» Short exercise:
Word for word, transcribe every line from the one holding "As presented in" through the end of the records, but not the pictures.

» The records:
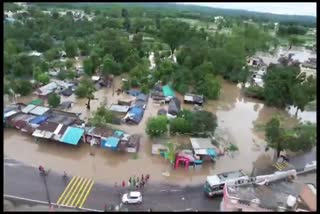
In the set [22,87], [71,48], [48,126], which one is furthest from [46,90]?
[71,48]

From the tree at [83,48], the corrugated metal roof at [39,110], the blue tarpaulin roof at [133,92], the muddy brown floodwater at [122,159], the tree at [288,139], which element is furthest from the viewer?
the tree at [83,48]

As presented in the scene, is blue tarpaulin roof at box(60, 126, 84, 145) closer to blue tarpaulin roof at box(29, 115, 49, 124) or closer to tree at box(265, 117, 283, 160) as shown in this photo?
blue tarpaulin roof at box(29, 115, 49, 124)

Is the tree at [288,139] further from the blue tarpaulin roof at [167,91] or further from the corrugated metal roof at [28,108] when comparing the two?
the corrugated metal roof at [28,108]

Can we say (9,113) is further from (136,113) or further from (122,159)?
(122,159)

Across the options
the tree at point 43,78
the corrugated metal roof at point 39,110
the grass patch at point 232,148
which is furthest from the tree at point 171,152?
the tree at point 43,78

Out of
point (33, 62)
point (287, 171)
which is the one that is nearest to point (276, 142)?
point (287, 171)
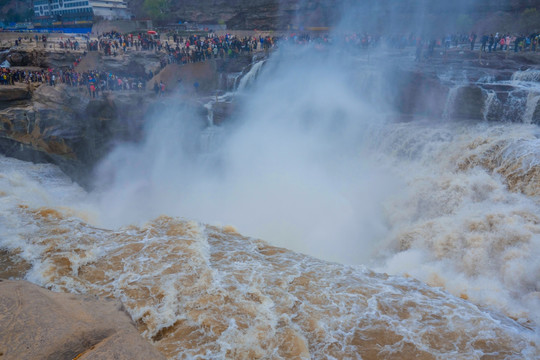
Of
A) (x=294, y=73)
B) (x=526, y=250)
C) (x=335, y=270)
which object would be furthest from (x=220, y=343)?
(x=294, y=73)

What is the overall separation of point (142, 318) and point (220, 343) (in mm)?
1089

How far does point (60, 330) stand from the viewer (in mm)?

» Exercise output:
As presented in the scene, is blue tarpaulin roof at box(60, 126, 84, 145) closer to blue tarpaulin roof at box(29, 115, 49, 124) or closer to tree at box(265, 117, 283, 160) as shown in this photo?
blue tarpaulin roof at box(29, 115, 49, 124)

Is the tree at [288,139] further from the blue tarpaulin roof at [167,91] or further from the corrugated metal roof at [28,108] when comparing the two?
the corrugated metal roof at [28,108]

Can we say (9,113) is further from (136,113) or further from (122,159)?
(122,159)

Across the options
the tree at point 43,78
the corrugated metal roof at point 39,110
the grass patch at point 232,148
which is furthest from the tree at point 171,152?
the tree at point 43,78

Out of
point (33, 62)
point (287, 171)
which is the one that is nearest to point (276, 142)?
point (287, 171)
Of
A) (x=294, y=73)
B) (x=526, y=250)
C) (x=335, y=270)
which object would be furthest from (x=220, y=343)?
(x=294, y=73)

What is the overall separation of point (142, 318) and point (220, 343) (in mm)?
1089

How far does point (60, 330) stand from the viewer (in mm)?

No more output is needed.